# [To do]
Word for word, transcribe the lines from the one containing "How separated are" through the end of the entries, both included, and nothing else.

*** Data section ***

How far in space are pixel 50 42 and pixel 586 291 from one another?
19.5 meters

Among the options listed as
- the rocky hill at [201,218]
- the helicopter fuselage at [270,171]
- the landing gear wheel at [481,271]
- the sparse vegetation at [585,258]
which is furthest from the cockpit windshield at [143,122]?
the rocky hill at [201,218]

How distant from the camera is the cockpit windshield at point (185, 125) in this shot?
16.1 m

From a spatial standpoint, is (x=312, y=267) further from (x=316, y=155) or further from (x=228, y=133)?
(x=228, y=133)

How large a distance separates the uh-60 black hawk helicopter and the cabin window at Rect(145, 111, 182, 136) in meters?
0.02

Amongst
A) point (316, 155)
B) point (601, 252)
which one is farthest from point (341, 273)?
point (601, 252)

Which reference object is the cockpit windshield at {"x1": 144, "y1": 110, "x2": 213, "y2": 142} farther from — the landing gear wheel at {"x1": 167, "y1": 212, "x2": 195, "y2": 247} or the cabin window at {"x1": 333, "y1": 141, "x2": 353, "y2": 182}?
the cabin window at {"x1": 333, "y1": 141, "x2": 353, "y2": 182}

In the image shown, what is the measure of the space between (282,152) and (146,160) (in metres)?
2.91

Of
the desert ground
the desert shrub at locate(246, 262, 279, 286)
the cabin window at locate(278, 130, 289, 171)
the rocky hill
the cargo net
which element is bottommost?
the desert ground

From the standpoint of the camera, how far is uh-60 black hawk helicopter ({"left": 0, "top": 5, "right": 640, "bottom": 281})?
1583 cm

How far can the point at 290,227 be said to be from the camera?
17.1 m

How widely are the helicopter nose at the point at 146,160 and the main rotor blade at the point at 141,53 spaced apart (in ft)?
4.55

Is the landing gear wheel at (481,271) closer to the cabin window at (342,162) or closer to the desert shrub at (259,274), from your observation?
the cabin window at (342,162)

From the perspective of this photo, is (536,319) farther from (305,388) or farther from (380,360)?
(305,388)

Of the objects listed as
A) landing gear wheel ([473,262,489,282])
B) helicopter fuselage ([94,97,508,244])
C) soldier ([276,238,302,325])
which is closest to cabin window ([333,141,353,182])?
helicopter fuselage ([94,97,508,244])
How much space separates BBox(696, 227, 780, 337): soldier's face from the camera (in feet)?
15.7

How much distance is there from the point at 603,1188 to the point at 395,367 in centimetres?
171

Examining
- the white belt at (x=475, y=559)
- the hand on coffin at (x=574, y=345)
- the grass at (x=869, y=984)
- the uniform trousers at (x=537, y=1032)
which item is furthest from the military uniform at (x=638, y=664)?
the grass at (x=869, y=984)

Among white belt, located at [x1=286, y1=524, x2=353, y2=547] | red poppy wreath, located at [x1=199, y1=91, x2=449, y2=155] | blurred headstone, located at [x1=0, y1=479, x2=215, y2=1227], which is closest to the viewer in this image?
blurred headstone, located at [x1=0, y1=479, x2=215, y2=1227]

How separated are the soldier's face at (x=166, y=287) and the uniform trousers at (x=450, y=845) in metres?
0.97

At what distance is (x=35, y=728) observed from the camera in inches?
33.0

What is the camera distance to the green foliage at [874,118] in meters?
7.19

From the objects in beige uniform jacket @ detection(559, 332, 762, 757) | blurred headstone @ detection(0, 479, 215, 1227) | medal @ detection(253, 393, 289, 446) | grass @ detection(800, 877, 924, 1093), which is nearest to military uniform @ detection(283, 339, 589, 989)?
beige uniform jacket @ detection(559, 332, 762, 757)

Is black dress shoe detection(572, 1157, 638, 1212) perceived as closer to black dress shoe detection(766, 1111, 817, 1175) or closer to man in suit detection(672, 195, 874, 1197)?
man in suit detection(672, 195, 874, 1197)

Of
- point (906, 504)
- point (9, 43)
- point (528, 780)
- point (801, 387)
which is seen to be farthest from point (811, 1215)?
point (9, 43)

***

# [Exercise answer]
How separated are the soldier's face at (x=166, y=287) and the uniform trousers at (x=450, y=845) in metres?
0.97

At what distance is (x=35, y=728) observed from the camera in inches?
33.0

What is the camera distance to the green foliage at [874,118] in meters?
7.19

From the objects in beige uniform jacket @ detection(559, 332, 762, 757) | blurred headstone @ detection(0, 479, 215, 1227) | medal @ detection(253, 393, 289, 446) | grass @ detection(800, 877, 924, 1093), which is nearest to military uniform @ detection(283, 339, 589, 989)?
beige uniform jacket @ detection(559, 332, 762, 757)

Is black dress shoe detection(572, 1157, 638, 1212) perceived as closer to black dress shoe detection(766, 1111, 817, 1175) or closer to man in suit detection(672, 195, 874, 1197)?
man in suit detection(672, 195, 874, 1197)

Of
- point (906, 504)
- point (9, 43)
- point (528, 780)
- point (801, 387)
which is seen to be farthest from point (811, 1215)?
point (9, 43)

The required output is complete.